-- START OF MATERIALS PROVIDED --

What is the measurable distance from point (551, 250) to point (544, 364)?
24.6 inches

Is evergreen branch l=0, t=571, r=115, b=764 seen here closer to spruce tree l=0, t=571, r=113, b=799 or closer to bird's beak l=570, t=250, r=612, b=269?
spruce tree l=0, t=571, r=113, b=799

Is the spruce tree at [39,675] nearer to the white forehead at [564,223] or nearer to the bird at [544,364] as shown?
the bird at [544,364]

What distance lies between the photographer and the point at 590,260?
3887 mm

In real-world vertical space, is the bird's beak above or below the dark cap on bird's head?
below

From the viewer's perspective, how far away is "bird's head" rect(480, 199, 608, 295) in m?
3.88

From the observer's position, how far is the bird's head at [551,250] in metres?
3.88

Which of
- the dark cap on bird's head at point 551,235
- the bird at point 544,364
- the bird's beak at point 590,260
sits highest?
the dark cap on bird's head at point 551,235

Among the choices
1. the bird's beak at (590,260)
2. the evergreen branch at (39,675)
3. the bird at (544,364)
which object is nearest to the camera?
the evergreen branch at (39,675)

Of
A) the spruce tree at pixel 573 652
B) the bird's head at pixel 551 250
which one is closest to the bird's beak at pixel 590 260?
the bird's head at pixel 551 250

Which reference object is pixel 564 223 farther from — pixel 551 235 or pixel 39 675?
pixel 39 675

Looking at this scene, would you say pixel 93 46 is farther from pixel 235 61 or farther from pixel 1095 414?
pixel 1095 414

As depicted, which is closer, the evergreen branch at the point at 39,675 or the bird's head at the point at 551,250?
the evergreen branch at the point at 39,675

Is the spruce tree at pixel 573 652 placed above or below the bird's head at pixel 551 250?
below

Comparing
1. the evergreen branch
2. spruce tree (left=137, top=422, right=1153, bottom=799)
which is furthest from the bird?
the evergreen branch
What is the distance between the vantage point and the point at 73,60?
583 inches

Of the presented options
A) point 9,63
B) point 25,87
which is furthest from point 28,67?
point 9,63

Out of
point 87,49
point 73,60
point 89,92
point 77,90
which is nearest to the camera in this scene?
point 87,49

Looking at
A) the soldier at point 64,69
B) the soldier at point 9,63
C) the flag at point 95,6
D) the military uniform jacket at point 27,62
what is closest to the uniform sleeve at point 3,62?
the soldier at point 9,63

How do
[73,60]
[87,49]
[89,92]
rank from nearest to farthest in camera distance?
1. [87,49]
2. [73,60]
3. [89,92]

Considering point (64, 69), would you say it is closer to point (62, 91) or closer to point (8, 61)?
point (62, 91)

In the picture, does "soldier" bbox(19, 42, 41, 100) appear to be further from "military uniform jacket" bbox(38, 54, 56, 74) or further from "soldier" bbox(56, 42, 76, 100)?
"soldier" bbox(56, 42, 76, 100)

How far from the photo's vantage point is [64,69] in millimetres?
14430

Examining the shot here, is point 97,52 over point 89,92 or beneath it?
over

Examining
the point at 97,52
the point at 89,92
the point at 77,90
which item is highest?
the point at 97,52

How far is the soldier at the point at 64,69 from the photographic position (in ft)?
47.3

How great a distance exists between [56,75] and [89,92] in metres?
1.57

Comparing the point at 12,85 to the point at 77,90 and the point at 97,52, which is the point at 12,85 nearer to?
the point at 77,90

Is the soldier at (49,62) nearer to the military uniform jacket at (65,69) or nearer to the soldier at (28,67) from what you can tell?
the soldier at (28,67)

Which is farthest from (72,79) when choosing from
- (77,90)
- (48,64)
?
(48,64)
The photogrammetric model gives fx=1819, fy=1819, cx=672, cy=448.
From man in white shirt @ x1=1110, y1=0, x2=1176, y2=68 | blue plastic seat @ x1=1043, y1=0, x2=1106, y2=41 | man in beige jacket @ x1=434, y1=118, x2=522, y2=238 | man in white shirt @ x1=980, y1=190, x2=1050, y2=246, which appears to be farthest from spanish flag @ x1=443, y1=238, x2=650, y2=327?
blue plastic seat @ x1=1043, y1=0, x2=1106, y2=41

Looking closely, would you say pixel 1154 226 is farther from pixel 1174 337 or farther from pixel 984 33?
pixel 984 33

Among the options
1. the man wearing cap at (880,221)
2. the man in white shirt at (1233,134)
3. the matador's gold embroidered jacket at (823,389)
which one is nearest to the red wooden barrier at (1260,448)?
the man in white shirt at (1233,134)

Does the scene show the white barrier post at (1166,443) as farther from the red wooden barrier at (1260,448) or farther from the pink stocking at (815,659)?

-- END OF MATERIALS PROVIDED --

• **WHAT THE TASK ASKS**
Reproduce the entries above in full, verbatim.

• **OUTPUT**
What is the measurable distance from point (551, 250) to point (544, 364)?
24.6 inches

Is evergreen branch l=0, t=571, r=115, b=764 seen here closer to spruce tree l=0, t=571, r=113, b=799 or closer to bird's beak l=570, t=250, r=612, b=269?
spruce tree l=0, t=571, r=113, b=799

Is the spruce tree at [39,675] nearer to the white forehead at [564,223] or nearer to the bird at [544,364] as shown?
the bird at [544,364]

What distance lies between the photographer and the point at 590,260?
3887 mm

In real-world vertical space, is the bird's beak above or below the dark cap on bird's head?
below

From the viewer's perspective, how far away is "bird's head" rect(480, 199, 608, 295) in m?
3.88

From the observer's position, how far is the bird's head at [551,250] in metres?
3.88

Which of
- the dark cap on bird's head at point 551,235
- the bird at point 544,364
- the bird's beak at point 590,260
sits highest?
the dark cap on bird's head at point 551,235

Among the choices
1. the bird's beak at (590,260)
2. the evergreen branch at (39,675)
3. the bird at (544,364)
which object is nearest to the camera?
the evergreen branch at (39,675)

Of
A) the spruce tree at pixel 573 652
B) the bird's head at pixel 551 250
which one is closest to the bird's beak at pixel 590 260?
the bird's head at pixel 551 250

Which reference object is pixel 564 223 farther from — pixel 551 235 or pixel 39 675?
pixel 39 675

Looking at this scene, would you say pixel 93 46 is farther from pixel 235 61 or farther from pixel 1095 414?
pixel 1095 414

As depicted, which is closer, the evergreen branch at the point at 39,675 or the bird's head at the point at 551,250?
the evergreen branch at the point at 39,675

Is the spruce tree at pixel 573 652 placed above or below the bird's head at pixel 551 250?
below

Comparing
1. the evergreen branch
2. spruce tree (left=137, top=422, right=1153, bottom=799)
which is furthest from the bird?
the evergreen branch
What is the distance between the vantage point and the point at 73,60?
583 inches

Of the presented options
A) point 9,63
B) point 25,87
which is furthest from point 28,67?
point 9,63

Out of
point 87,49
point 73,60
point 89,92
point 77,90
which is nearest to the camera in this scene?
point 87,49

Looking at
A) the soldier at point 64,69
B) the soldier at point 9,63
C) the flag at point 95,6
D) the military uniform jacket at point 27,62
what is closest to the uniform sleeve at point 3,62?
the soldier at point 9,63

How do
[73,60]
[87,49]
[89,92]
rank from nearest to farthest in camera distance?
1. [87,49]
2. [73,60]
3. [89,92]

Considering point (64, 69), would you say it is closer to point (62, 91) or closer to point (8, 61)?
point (62, 91)

In the picture, does "soldier" bbox(19, 42, 41, 100) appear to be further from "military uniform jacket" bbox(38, 54, 56, 74) or further from "soldier" bbox(56, 42, 76, 100)?
"soldier" bbox(56, 42, 76, 100)

How far from the photo's vantage point is [64,69] in millimetres?
14430

Examining the shot here, is point 97,52 over point 89,92 or beneath it?
over

Examining
the point at 97,52
the point at 89,92
the point at 77,90
which item is highest?
the point at 97,52

How far is the soldier at the point at 64,69 from the photographic position (in ft)?
47.3

How great a distance exists between [56,75] and [89,92] in metres?
1.57

Comparing the point at 12,85 to the point at 77,90 and the point at 97,52, which is the point at 12,85 nearer to?
the point at 77,90

Is the soldier at (49,62) nearer to the military uniform jacket at (65,69) or nearer to the soldier at (28,67) from what you can tell?
the soldier at (28,67)

Which is farthest from (72,79) when choosing from
- (77,90)
- (48,64)
?
(48,64)
The photogrammetric model gives fx=1819, fy=1819, cx=672, cy=448.
From man in white shirt @ x1=1110, y1=0, x2=1176, y2=68 | blue plastic seat @ x1=1043, y1=0, x2=1106, y2=41 | man in beige jacket @ x1=434, y1=118, x2=522, y2=238 | man in white shirt @ x1=980, y1=190, x2=1050, y2=246, which appears to be farthest from spanish flag @ x1=443, y1=238, x2=650, y2=327?
blue plastic seat @ x1=1043, y1=0, x2=1106, y2=41

Looking closely, would you say pixel 1154 226 is farther from pixel 1174 337 or farther from pixel 984 33?
pixel 984 33

Among the options
1. the man wearing cap at (880,221)
2. the man in white shirt at (1233,134)
3. the matador's gold embroidered jacket at (823,389)
which one is nearest to the red wooden barrier at (1260,448)?
the man in white shirt at (1233,134)

Does the scene show the white barrier post at (1166,443) as farther from the red wooden barrier at (1260,448) or farther from the pink stocking at (815,659)?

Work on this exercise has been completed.